Idaho Governor Reactivates National Guard to Assist Hospitals Amid COVID-19 Surge

Idaho Governor Reactivates National Guard to Assist Hospitals Amid COVID-19 Surge
Idaho Gov. Brad Little gestures during a press conference at the Statehouse in Boise, Idaho, on Oct. 1, 2020. (Darin Oswald/Idaho Statesman via AP)
Isabel van Brugen
9/1/2021
Updated:
9/1/2021

Idaho Gov. Brad Little has announced that he has reactivated the National Guard and has directed up to 370 additional personnel to support state hospitals amid a surge in COVID-19 cases in the state.

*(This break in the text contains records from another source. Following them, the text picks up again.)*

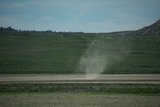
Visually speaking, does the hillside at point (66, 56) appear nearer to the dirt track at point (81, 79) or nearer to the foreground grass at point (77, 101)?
the dirt track at point (81, 79)

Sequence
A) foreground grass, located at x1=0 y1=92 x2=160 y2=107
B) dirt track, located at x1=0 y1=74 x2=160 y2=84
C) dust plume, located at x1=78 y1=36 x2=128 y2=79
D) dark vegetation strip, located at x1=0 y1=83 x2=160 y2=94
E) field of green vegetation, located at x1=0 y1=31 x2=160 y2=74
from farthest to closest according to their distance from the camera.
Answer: dust plume, located at x1=78 y1=36 x2=128 y2=79 < field of green vegetation, located at x1=0 y1=31 x2=160 y2=74 < dirt track, located at x1=0 y1=74 x2=160 y2=84 < dark vegetation strip, located at x1=0 y1=83 x2=160 y2=94 < foreground grass, located at x1=0 y1=92 x2=160 y2=107

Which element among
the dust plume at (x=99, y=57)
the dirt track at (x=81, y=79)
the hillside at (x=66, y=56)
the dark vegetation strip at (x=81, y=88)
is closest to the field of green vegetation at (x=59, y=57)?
the hillside at (x=66, y=56)

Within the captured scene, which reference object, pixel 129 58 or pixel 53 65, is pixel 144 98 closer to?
pixel 53 65

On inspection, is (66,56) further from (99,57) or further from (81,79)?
(81,79)

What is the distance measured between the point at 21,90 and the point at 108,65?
966 inches

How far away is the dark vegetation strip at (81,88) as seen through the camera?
2689 cm

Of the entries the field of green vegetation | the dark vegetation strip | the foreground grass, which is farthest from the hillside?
the foreground grass

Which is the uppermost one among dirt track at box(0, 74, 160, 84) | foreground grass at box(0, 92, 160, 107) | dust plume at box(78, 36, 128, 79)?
dust plume at box(78, 36, 128, 79)

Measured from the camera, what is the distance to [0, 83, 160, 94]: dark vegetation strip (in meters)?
26.9

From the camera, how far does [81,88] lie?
91.1ft

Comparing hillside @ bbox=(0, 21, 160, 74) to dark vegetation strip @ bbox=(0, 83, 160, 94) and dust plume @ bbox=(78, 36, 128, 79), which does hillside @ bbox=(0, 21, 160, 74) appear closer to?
dust plume @ bbox=(78, 36, 128, 79)

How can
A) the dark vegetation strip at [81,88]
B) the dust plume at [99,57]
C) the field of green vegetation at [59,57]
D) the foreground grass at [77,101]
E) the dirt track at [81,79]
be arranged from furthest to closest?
the dust plume at [99,57] → the field of green vegetation at [59,57] → the dirt track at [81,79] → the dark vegetation strip at [81,88] → the foreground grass at [77,101]

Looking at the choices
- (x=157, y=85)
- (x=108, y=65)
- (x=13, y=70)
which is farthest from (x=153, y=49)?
(x=157, y=85)

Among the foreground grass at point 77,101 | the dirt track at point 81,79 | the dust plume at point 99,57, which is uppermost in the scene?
the dust plume at point 99,57
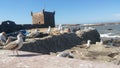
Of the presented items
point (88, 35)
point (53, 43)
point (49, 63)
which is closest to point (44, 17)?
point (88, 35)

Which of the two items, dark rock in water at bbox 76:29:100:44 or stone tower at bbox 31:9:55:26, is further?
stone tower at bbox 31:9:55:26

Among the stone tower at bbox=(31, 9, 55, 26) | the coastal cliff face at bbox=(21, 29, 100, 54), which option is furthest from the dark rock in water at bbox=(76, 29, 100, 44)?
the stone tower at bbox=(31, 9, 55, 26)

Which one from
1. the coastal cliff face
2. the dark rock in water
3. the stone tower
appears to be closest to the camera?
the coastal cliff face

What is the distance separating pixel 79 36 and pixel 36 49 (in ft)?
48.2

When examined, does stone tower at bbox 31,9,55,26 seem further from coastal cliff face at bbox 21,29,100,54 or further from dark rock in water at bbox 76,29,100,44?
coastal cliff face at bbox 21,29,100,54

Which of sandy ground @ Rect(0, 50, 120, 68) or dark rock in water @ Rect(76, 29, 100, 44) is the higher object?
sandy ground @ Rect(0, 50, 120, 68)

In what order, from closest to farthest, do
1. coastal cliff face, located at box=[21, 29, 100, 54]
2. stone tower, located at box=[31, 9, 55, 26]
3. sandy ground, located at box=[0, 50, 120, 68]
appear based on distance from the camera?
sandy ground, located at box=[0, 50, 120, 68] → coastal cliff face, located at box=[21, 29, 100, 54] → stone tower, located at box=[31, 9, 55, 26]

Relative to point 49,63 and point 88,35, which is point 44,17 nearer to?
point 88,35

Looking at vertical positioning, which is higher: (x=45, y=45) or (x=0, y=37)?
(x=0, y=37)

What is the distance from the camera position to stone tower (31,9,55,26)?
5616 cm

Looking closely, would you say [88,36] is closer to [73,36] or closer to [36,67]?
[73,36]

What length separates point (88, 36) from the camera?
1688 inches

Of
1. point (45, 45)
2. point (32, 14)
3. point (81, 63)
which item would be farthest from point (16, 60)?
point (32, 14)

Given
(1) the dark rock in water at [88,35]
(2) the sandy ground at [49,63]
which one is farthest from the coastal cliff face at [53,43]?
(2) the sandy ground at [49,63]
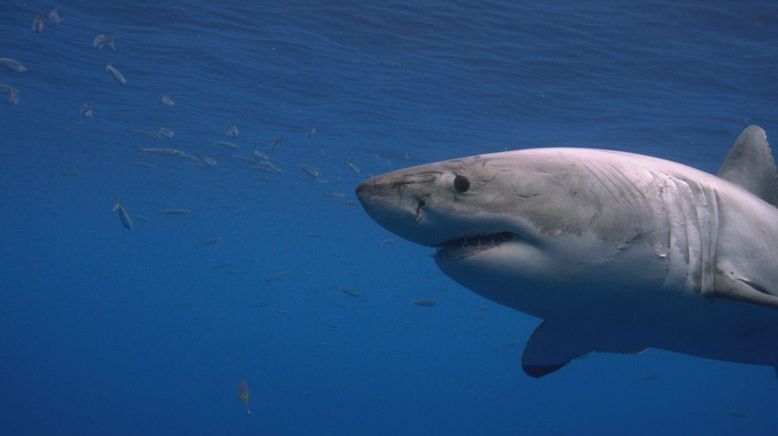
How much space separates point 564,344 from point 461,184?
2.40 m

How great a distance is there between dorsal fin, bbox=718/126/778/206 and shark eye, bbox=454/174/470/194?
92.4 inches

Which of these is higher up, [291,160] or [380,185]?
[380,185]

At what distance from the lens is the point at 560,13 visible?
12.5 metres

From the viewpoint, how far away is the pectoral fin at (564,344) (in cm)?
376

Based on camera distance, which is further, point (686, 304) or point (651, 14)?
point (651, 14)

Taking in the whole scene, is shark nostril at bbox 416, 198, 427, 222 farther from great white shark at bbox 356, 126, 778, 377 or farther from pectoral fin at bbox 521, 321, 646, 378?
pectoral fin at bbox 521, 321, 646, 378

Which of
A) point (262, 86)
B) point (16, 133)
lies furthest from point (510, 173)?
point (16, 133)

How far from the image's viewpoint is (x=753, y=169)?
3867 millimetres

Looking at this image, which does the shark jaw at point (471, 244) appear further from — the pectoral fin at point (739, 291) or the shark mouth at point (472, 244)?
the pectoral fin at point (739, 291)

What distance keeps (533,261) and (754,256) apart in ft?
4.47

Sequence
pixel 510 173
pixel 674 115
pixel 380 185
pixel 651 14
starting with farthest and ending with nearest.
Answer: pixel 674 115 → pixel 651 14 → pixel 510 173 → pixel 380 185

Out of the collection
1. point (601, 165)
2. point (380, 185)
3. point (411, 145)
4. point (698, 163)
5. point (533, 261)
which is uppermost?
point (601, 165)

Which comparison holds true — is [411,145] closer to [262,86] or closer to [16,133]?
[262,86]

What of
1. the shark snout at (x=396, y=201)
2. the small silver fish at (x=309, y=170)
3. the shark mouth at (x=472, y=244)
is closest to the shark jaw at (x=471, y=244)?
the shark mouth at (x=472, y=244)
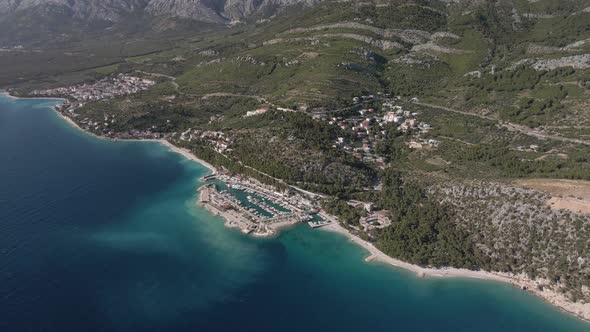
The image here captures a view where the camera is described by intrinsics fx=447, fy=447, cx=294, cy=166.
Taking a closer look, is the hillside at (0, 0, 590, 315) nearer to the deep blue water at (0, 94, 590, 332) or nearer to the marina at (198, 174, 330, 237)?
the marina at (198, 174, 330, 237)

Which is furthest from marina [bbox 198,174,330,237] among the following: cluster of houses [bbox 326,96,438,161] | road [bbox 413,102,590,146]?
road [bbox 413,102,590,146]

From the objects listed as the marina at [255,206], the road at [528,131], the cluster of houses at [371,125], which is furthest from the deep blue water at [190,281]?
the road at [528,131]

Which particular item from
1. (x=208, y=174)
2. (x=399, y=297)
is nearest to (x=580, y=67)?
(x=399, y=297)

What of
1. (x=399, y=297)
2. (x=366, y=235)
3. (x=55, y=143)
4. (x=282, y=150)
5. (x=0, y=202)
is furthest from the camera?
(x=55, y=143)

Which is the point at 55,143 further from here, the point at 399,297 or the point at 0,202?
the point at 399,297

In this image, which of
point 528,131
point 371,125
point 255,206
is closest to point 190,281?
point 255,206

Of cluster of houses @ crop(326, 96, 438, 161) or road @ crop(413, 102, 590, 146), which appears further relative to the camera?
cluster of houses @ crop(326, 96, 438, 161)
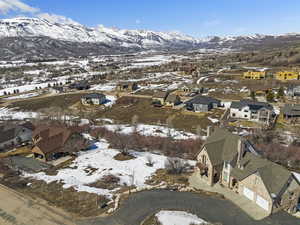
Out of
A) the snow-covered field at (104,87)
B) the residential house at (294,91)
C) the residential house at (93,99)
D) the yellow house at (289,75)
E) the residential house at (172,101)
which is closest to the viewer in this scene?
the residential house at (294,91)

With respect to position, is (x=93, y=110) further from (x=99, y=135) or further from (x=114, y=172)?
(x=114, y=172)

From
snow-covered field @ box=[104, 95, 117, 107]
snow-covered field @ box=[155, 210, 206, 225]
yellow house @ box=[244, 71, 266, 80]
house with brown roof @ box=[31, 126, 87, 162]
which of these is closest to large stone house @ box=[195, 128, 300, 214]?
snow-covered field @ box=[155, 210, 206, 225]

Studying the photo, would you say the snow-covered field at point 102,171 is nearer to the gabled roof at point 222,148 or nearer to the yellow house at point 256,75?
the gabled roof at point 222,148

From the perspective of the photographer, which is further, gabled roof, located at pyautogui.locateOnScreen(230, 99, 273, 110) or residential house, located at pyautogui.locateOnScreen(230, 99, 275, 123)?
gabled roof, located at pyautogui.locateOnScreen(230, 99, 273, 110)

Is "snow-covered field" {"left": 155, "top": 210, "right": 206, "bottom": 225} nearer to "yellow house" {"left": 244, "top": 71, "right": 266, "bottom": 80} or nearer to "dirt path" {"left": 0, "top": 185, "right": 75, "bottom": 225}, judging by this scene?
"dirt path" {"left": 0, "top": 185, "right": 75, "bottom": 225}

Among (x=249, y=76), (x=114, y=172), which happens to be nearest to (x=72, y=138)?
(x=114, y=172)

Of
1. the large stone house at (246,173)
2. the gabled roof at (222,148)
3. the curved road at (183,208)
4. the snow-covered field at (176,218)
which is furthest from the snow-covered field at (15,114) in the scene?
the snow-covered field at (176,218)
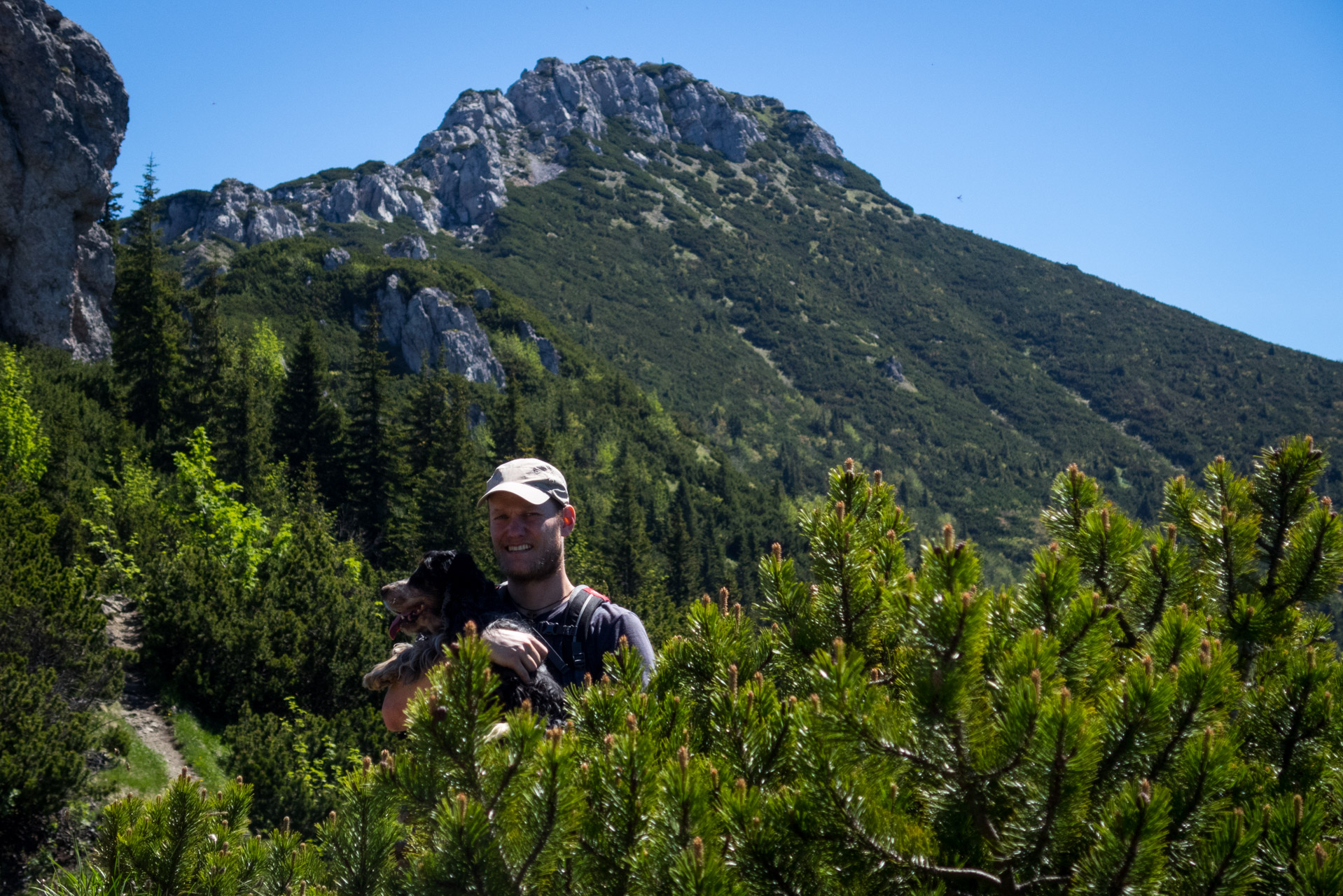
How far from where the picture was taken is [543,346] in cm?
11000

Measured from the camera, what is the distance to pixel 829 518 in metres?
2.56

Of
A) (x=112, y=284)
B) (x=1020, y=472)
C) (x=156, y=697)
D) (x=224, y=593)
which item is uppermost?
(x=1020, y=472)

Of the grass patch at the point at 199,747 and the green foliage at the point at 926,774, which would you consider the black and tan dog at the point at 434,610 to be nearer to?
the green foliage at the point at 926,774

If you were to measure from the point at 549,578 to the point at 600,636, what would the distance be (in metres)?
0.35

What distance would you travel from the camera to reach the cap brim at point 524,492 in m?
A: 2.96

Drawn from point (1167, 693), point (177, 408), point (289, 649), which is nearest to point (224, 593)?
point (289, 649)

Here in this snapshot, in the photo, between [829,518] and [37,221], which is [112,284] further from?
[829,518]

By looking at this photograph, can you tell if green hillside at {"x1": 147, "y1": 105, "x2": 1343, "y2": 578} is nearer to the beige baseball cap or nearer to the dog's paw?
the beige baseball cap

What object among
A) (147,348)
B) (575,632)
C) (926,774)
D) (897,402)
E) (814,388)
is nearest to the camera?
(926,774)

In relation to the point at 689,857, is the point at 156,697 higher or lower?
lower

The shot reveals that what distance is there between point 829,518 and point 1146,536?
4.43ft

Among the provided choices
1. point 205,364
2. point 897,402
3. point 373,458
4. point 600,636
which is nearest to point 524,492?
point 600,636

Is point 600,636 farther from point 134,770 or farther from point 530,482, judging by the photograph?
point 134,770

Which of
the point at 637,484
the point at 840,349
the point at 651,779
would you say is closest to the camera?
the point at 651,779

The Republican governor said in an Aug. 31 statement that just four intensive care unit beds out of nearly 400 were available in the entire state, noting that there were more COVID-19 patients in ICU beds in Idaho “than ever before” and that “the vast majority of them are unvaccinated.”

“Where hospitals have converted other spaces to be used as contingency ICU beds, those are filling up too,” Little said.

“We are dangerously close to activating statewide crisis standards of care—a historic step that means Idahoans in need of health care could receive a lesser standard of care or may be turned away altogether. In essence, someone would have to decide who can be treated and who cannot. This affects all of us, not just patients with COVID-19.”

As part of the Aug. 31 order, 370 personnel will be deployed statewide, including up to 150 guardsmen to “support short-staffed medical facilities.” They'll be tasked with logistical support, such as screenings, lab work, and other duties, the governor said.

Another 200 medical and administrative personnel will be made available to the state through a contract with the General Services Administration, and a 20-person Department of Defense medical response team will be deployed to North Idaho, where vaccination rates are among the lowest in the state.

“Idaho hospitals are beyond constrained. Our health care system is designed to deal with the everyday realities of life. Our health care system is not designed to withstand the prolonged strain caused by an unrestrained global pandemic. It is simply not sustainable,” Little said, urging those who aren’t yet vaccinated against COVID-19 to do so.

Lt. Gov. Janice McGeachin, a Republican who’s running to unseat Little for Idaho’s Republican gubernatorial nomination in 2022, said the governor’s support for vaccinations is “shameful.”

“It was shameful for Brad to suggest today that Idahoans must make a specific medical choice in order to show love for their neighbors,” McGeachin wrote on Twitter. “You can love your neighbor and still make medical decisions that are right for you. I trust you to make your own health choices.”

According to the Centers for Disease Control and Prevention, as of Aug. 31, approximately 44 percent of the state’s total population had received at least one vaccine dose, with 39 percent fully vaccinated against COVID-19, the disease caused by the CCP (Chinese Communist Party) virus.
“Those who have made the personal medical choice not to take this vaccine deserve to have their decisions respected,” McGeachin said, according to the Idaho Statesman.